Bear Grylls • pic © Discovery

Grit & Heart: Bear Grylls

14th November 2014

Al Gordon meets Britain’s best-known outdoors expert

Survival expert, soldier, television host, youngest ever Chief Scout – and now author of new book Extreme Food… there’s very little that Edward Michael Grylls – or Bear, as he’s more commonly known – cannot do when he puts his mind to it. And according to him, the same could be said for you: “The determination to keep going despite the pain – that’s in all of us; it’s how we’re made,” Grylls explains. “Sometimes it gets covered up in life by a lot of fluff, but when things go wrong that’s nature’s way of blowing that fluff off and you get to see what people are really made of. It’s in us all.”

Although climbing Everest, eating raw bugs and writing a book about it may seem insurmountable to some, Grylls insists it’s not, although he admits it takes a bit of scratching beneath the surface to find the strength. “And also practice. The more you kind of get used to hardships and discomfort, the better you become at coping with it. It’s definitely in everyone, it’s just about grit and heart.”

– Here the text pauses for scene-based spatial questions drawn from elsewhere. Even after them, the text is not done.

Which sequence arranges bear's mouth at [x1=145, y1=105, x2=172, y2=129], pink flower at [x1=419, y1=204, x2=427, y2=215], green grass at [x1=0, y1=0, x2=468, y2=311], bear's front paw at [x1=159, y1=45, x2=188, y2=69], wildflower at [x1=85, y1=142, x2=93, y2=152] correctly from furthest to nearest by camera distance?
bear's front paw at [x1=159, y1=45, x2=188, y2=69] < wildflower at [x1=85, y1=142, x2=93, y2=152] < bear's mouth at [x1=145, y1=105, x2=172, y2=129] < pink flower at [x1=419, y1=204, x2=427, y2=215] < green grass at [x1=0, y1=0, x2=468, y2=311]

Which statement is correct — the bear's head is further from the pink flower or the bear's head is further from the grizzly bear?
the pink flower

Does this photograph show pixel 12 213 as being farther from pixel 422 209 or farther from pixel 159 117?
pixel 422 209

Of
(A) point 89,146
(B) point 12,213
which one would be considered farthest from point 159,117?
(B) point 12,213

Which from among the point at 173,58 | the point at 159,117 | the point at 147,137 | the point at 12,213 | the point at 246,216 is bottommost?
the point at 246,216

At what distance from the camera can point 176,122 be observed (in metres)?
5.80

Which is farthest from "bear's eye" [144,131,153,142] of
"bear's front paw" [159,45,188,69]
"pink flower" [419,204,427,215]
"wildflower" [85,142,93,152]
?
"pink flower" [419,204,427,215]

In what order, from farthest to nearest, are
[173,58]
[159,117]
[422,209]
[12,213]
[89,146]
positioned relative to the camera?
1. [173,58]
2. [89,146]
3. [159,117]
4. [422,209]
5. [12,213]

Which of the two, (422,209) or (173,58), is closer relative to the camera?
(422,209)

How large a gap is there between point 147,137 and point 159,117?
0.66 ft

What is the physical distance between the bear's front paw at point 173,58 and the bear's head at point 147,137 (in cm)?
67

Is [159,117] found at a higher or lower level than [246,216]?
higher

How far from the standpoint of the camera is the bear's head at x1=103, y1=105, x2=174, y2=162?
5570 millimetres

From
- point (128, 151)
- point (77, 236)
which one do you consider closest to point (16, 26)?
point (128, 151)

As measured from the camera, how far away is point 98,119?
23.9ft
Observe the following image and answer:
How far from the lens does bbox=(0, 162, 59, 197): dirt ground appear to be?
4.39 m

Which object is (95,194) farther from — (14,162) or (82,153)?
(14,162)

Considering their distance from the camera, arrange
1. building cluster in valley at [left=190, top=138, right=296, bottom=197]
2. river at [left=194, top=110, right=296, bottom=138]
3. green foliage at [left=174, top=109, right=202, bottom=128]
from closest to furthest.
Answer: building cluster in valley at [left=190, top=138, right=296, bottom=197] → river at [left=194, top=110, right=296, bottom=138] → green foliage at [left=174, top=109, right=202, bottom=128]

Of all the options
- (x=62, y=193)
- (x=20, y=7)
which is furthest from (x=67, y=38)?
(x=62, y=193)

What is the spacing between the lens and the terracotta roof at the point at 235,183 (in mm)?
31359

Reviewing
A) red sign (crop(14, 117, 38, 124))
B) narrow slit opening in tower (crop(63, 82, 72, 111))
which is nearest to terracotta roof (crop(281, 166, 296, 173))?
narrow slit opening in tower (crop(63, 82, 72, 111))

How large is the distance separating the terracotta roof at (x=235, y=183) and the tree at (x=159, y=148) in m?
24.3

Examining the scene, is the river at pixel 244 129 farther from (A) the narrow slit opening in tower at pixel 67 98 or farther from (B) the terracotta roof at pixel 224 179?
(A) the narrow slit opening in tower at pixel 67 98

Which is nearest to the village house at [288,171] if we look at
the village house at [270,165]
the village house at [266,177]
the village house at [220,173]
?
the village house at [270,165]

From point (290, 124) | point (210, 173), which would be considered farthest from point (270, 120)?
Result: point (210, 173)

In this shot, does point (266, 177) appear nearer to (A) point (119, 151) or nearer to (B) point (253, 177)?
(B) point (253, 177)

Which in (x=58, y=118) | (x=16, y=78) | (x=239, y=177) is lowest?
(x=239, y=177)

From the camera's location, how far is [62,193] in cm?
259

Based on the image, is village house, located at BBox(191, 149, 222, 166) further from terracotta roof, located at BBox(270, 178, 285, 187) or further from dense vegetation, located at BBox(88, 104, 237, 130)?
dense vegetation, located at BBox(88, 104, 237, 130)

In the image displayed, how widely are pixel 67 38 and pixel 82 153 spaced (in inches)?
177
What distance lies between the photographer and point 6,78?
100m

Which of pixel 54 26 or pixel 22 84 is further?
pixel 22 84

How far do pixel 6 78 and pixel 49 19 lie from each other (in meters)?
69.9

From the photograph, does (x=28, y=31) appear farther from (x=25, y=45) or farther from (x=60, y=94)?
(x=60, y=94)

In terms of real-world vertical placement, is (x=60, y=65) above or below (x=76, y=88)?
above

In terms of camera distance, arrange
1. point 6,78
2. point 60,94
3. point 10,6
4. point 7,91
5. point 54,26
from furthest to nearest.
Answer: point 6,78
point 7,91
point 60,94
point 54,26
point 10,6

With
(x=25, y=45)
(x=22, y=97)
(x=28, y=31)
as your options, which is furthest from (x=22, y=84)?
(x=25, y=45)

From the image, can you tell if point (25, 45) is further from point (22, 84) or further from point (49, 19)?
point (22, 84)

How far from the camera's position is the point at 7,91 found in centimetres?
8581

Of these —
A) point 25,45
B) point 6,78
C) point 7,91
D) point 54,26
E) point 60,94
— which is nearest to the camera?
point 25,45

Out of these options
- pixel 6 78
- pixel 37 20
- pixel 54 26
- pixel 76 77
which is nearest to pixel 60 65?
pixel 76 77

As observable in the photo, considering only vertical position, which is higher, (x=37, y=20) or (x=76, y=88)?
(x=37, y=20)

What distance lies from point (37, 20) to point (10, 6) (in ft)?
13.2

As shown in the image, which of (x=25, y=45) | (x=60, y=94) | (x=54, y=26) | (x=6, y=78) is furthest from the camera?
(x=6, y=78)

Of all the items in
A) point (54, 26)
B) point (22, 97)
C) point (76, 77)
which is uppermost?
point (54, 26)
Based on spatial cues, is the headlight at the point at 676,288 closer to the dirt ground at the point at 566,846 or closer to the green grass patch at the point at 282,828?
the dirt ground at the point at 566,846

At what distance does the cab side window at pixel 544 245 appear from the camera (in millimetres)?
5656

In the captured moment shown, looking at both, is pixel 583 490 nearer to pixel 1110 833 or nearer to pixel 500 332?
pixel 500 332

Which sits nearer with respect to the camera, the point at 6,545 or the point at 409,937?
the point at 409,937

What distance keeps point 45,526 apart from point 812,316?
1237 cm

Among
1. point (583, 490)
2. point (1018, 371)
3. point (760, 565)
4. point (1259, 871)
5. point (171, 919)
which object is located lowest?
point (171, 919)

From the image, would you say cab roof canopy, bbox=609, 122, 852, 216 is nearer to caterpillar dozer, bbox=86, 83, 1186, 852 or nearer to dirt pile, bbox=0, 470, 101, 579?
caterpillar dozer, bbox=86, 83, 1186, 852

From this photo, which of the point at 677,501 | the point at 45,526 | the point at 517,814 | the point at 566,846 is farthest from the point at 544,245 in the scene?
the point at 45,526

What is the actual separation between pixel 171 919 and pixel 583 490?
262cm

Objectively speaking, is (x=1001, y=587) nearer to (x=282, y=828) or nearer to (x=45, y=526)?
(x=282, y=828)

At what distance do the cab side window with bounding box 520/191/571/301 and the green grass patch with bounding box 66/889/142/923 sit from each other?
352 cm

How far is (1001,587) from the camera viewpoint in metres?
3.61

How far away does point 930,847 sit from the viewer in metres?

Since first traversing the Sahara during his television debut, Escape to the Legions, back in 2005, Grylls has become a fixture on our screens, most recently with Man vs Wild, now airing on Discovery. The show sees Grylls partnering up with such Hollywood luminaries as Will Ferrell and Ben Stiller on more unfamiliar terrain for the actors. “There are so many incredible wildernesses,” says Grylls, “and what that show actually taught me was the value of home. And it really was such a driving force, and still is on all the shows that we do, making smart decisions working hard and throwing ourselves into everything that we do, with always the goal of getting home in one piece.”

The show’s success and subsequent expansion to Discovery US has seen Grylls star in his own NBC series – Running Wild With Bear Grylls – alongside the likes of Zac Efron and Channing Tatum.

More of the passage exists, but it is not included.